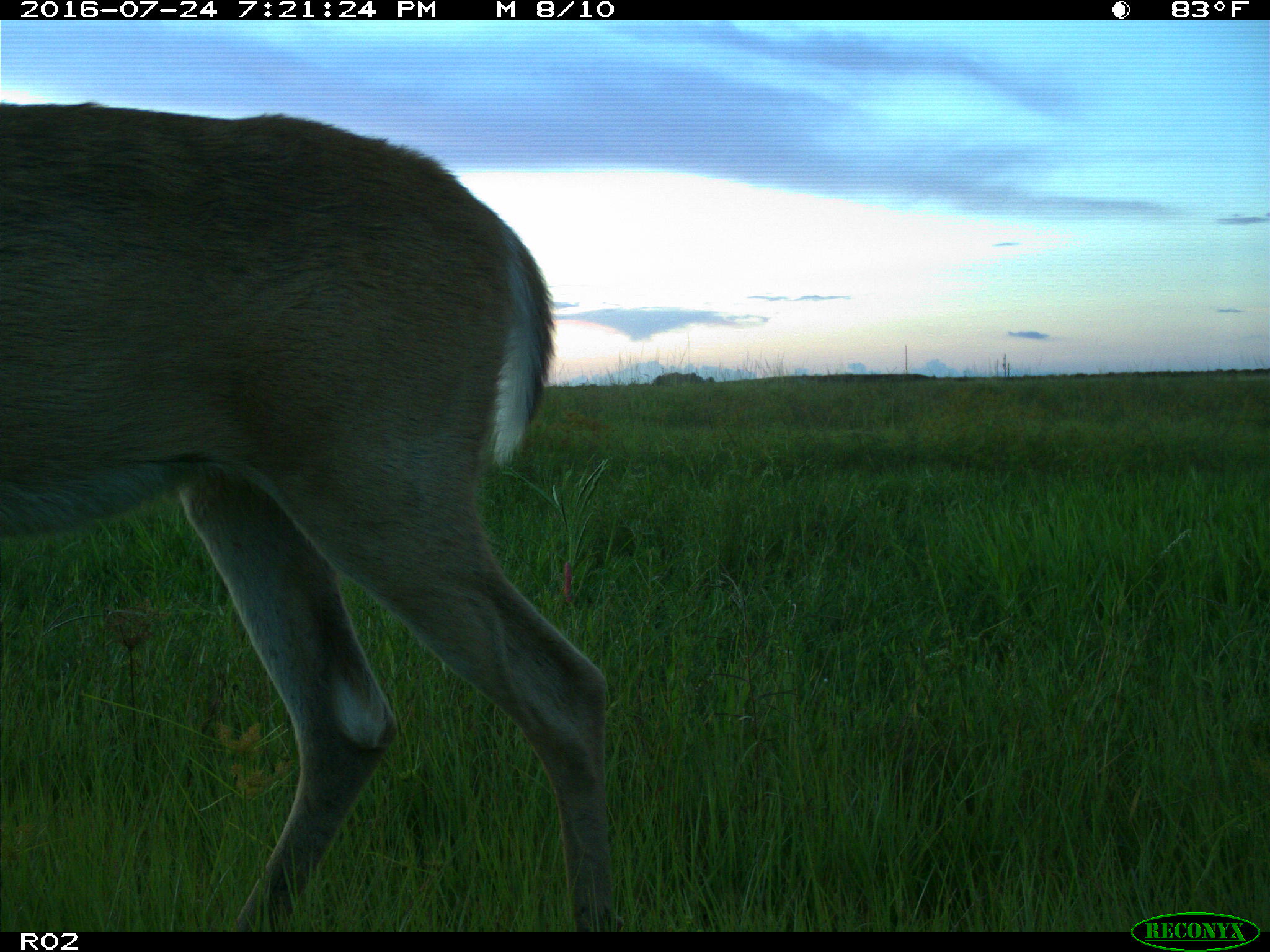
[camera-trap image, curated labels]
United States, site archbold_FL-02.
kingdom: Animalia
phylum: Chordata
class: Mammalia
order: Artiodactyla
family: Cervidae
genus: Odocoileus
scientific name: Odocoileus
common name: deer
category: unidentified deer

----------

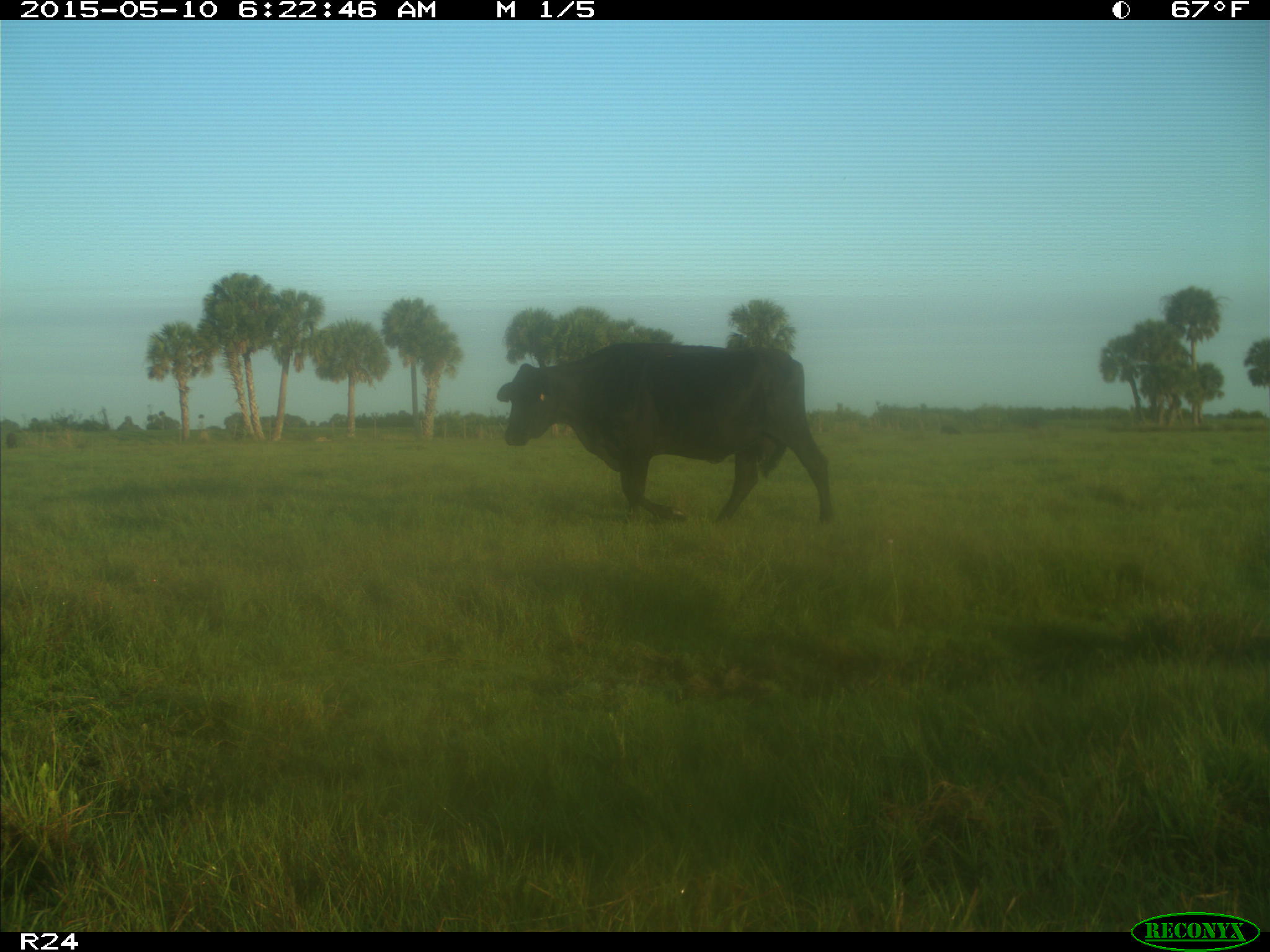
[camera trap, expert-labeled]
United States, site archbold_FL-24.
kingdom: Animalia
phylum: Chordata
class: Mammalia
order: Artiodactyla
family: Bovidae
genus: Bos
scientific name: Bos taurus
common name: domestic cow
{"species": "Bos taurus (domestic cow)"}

----------

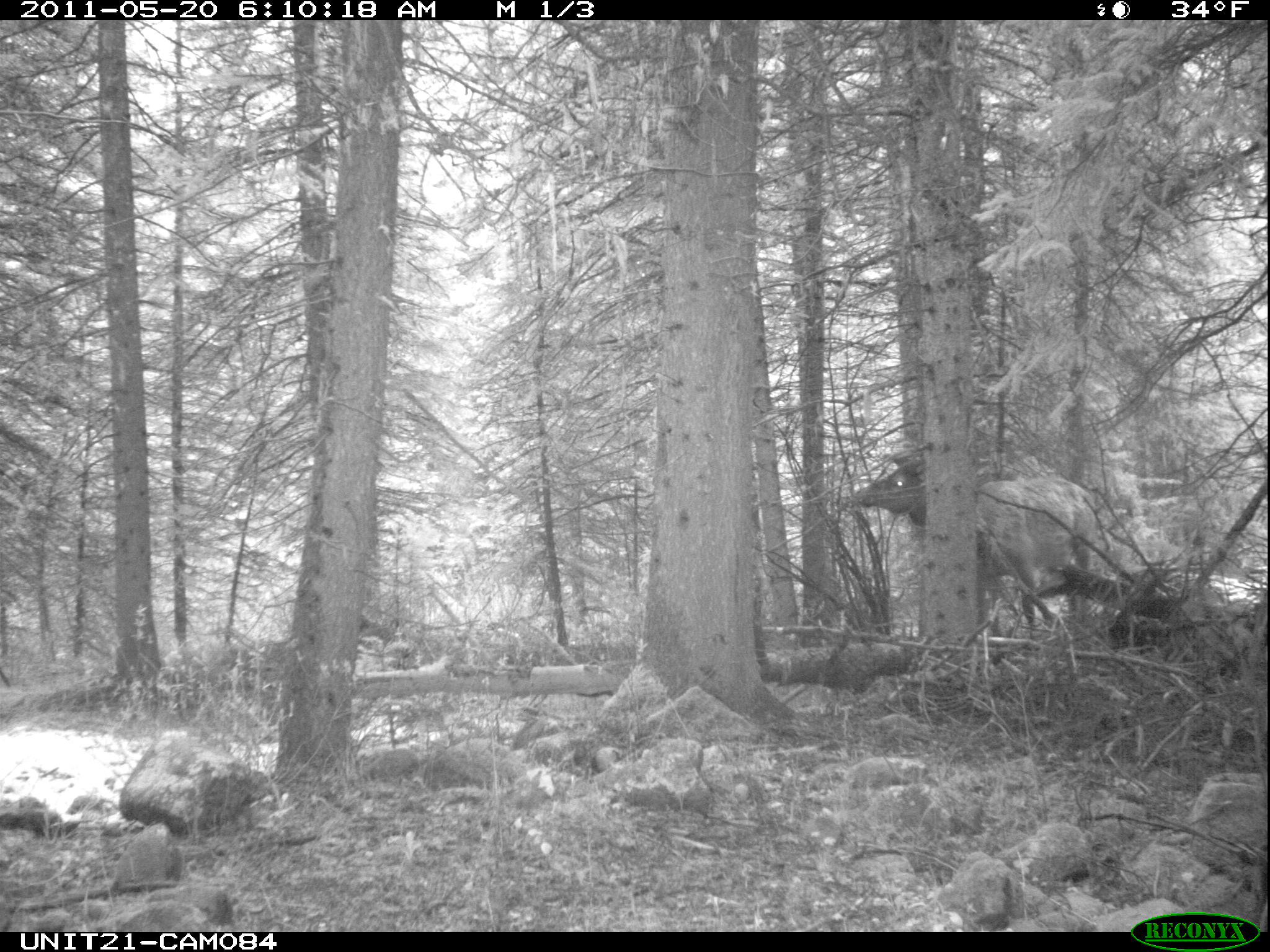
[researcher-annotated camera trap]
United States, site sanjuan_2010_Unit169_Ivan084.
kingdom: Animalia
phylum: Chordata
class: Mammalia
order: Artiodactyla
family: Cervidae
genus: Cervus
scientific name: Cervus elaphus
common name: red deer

----------

* [PROBLEM TO WORK ON]: Once you reach the line with "[camera-trap image, curated labels]" in the data above, copy it and every line after it exactly, up to and including the line with "category: unidentified deer".

* [EXPECTED ANSWER]:
[camera-trap image, curated labels]
United States, site archbold_FL-02.
kingdom: Animalia
phylum: Chordata
class: Mammalia
order: Artiodactyla
family: Cervidae
genus: Odocoileus
scientific name: Odocoileus
common name: deer
category: unidentified deer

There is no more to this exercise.